Escribe Adrián Freijo – Partida al medio, enfrentada y con ansias revanchistas, la sociedad argentina muestra una vez más síntomas de una recurrente enfermedad que la vuelve disociada.
Cuando la mitad de una sociedad se queja por lo que considera privilegios y atropellos de la otra mitad y, cuando está en sus manos decidir un nuevo camino, se limita a imitar y justificar comportamientos similares, esa sociedad está muy enferma.
Y mucho de eso nos pasa a los argentinos por estas horas y es bueno que alguien se atreva a decirlo…aunque las dos mitades le salten al cuello como vampiros hambrientos.
Durante doce años millones de argentinos se quejaron del autoritarismo kirchnerista, del uso abusivo de los decretos como forma de gobernar y del desprecio por las instituciones. Y exigía a los gritos respeto a la Constitución, su espíritu y sus normas.
Los lectores que han seguido estas notas saben de la insistencia que hemos tenido en remarcar la diferencia entre legitimidad y legalidad. Las veces que hemos citado al maestro Montesquieu para explicar, como lo hiciese él en «El Espíritu de las Leyes» su obra cumbre. que en ocasiones hay decisiones de los gobernantes que son legales -están amparadas por la letra escrita de una norma- pero bien pueden no ser legítimas.
La legitimidad es aquello que la ley pretende, aunque muchas veces su redacción -engorrosa o incompleta- pueda llevar su interpretación por otros caminos y hasta desvirtuar el espíritu que movió al legislador a crearla.

§ Datos proporcionados:
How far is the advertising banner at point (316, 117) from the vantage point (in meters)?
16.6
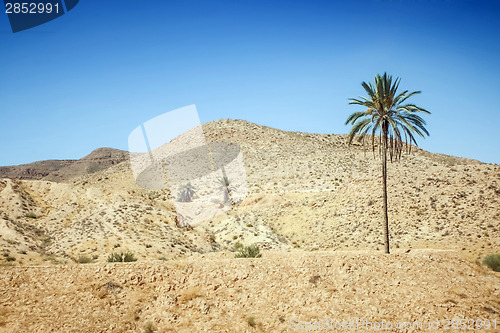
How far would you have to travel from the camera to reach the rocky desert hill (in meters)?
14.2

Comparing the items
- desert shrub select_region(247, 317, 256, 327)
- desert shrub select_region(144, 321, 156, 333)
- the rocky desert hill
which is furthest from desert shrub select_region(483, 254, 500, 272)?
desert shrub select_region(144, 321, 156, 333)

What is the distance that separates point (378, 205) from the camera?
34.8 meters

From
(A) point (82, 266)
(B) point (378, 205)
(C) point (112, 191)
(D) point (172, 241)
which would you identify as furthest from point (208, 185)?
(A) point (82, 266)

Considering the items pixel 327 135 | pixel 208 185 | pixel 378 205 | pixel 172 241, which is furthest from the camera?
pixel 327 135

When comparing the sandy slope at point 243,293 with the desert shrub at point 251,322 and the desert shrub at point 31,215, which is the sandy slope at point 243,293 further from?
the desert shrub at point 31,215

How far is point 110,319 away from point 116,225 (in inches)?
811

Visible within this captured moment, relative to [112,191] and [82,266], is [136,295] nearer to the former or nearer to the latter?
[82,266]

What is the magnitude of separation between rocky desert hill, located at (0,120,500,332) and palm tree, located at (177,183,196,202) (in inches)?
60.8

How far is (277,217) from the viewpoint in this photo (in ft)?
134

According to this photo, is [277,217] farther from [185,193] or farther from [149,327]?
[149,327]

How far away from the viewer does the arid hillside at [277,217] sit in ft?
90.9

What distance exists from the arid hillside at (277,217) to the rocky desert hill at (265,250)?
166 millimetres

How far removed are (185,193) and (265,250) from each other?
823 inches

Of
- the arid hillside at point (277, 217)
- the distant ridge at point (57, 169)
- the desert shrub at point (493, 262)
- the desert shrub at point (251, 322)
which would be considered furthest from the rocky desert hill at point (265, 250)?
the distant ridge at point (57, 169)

...

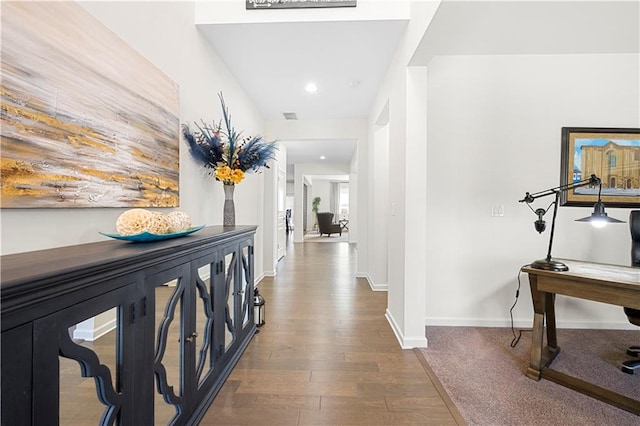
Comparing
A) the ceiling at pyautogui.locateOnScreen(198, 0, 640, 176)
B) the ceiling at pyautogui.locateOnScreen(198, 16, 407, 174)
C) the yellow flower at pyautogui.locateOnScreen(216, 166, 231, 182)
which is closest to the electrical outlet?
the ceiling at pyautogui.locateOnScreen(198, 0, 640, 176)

* * *

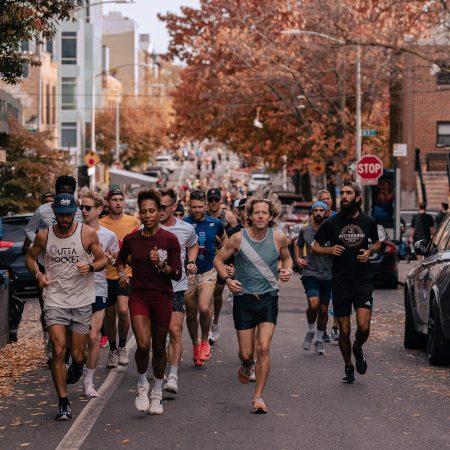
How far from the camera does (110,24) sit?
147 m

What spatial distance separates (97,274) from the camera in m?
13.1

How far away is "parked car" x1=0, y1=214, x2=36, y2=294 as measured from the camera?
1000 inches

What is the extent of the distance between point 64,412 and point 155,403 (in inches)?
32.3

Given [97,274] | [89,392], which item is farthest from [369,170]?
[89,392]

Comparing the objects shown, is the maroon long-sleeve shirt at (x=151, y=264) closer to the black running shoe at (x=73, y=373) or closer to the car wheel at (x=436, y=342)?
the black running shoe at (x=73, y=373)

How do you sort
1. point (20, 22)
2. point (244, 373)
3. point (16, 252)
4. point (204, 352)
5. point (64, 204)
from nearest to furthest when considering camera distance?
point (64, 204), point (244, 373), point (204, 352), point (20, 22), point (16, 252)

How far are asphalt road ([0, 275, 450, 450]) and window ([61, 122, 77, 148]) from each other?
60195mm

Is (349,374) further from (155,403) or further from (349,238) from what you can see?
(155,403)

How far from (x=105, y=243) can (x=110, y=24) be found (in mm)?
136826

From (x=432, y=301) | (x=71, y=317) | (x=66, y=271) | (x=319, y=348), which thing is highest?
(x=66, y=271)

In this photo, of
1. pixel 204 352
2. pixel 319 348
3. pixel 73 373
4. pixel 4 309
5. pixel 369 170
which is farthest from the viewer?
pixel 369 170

§ Ejercicios:
**1)** Indica si cada afirmación coincide con la nota sobre la sociedad argentina, respondiendo sí o no y citando textualmente las palabras que lo deciden: (a) las quejas contra el autoritarismo kirchnerista se prolongaron durante doce años; (b) la obra de Montesquieu que se menciona es «El Espíritu de las Leyes»; (c) toda decisión legal de un gobernante es también legítima.
**2)** Resume en una sola oración más breve el párrafo de la nota sobre la sociedad argentina que empieza con «La legitimidad es aquello», sin perder sus datos principales.
**3)** Prosigue la nota sobre la sociedad argentina a partir de su última oración.

§ Respuestas por tarea:
**1)**
(a) Sí: «Durante doce años millones de argentinos se quejaron del autoritarismo kirchnerista».
(b) Sí: «como lo hiciese él en «El Espíritu de las Leyes» su obra cumbre».
(c) No: «en ocasiones hay decisiones de los gobernantes que son legales -están amparadas por la letra escrita de una norma- pero bien pueden no ser legítimas».

**2)** La legitimidad es lo que la ley persigue, aunque una redacción engorrosa o incompleta puede desviar su interpretación y hasta desvirtuar la intención del legislador.

**3)**
Solo las sociedades aferradas a su Constitución y que sienten como natural el respetar las leyes que reglamentan su ejercicio -por eso no pueden ser tomadas aisladas, sin integrarlas al espíritu de la misma- estarán a salvo de estas manipulaciones que siempre serán detestables aunque la intención del gobernante no lo sean.
Por eso la decisión del presidente Macri de nombrar por decreto a dos jueces de la Corte es a nuestro entender repudiable. Y no importa la calidad moral y jurídica de los designados, lo que a todas luces está fuera de cualquier controversia, sino la utilización de un artículo 99 de la Constitución que a todas luces dice en su espíritu otra cosa.
En efecto sostiene en su inciso 19 que el titular del Ejecutivo «Puede llenar las vacantes de los empleos, que requieran el acuerdo del Senado, y que ocurran durante su receso, por medio de nombramientos en comisión que expirarán al fin de la próxima Legislatura».
Esta facultad tiene su límite fijado taxativamente en su propio texto, ya que los jueces de la Corte no son ocupantes de «los empleos» a los que hace referencia el artículo -y que serían embajadores, ascensos militares etc- sino que son cabeza de otro poder del estado y por tanto quedan fuera de esa calificación.
El inciso 4 del mismo artículo marca con claridad el espíritu que la Convención Constituyente pretendió para la constitución de la Corte, cuando dice que el presidente «Nombra los magistrados de la Corte Suprema con acuerdo del Senado por dos tercios de sus miembros presentes, en sesión pública, convocada al efecto», lo que plantea con claridad que el primer mandatario debe hacer las propuestas durante el tiempo de sesiones ordinarias.
La explicación de que esto se hace por la urgencia en conformar la Corte por el riesgo institucional que supone el hecho de que sean solo tres los miembros, cae por su propio peso cuando estamos a dos semanas de una feria judicial y no existe tema alguno que amerite esa urgencia declamada. Un buen pretexto, pero un mal sustento.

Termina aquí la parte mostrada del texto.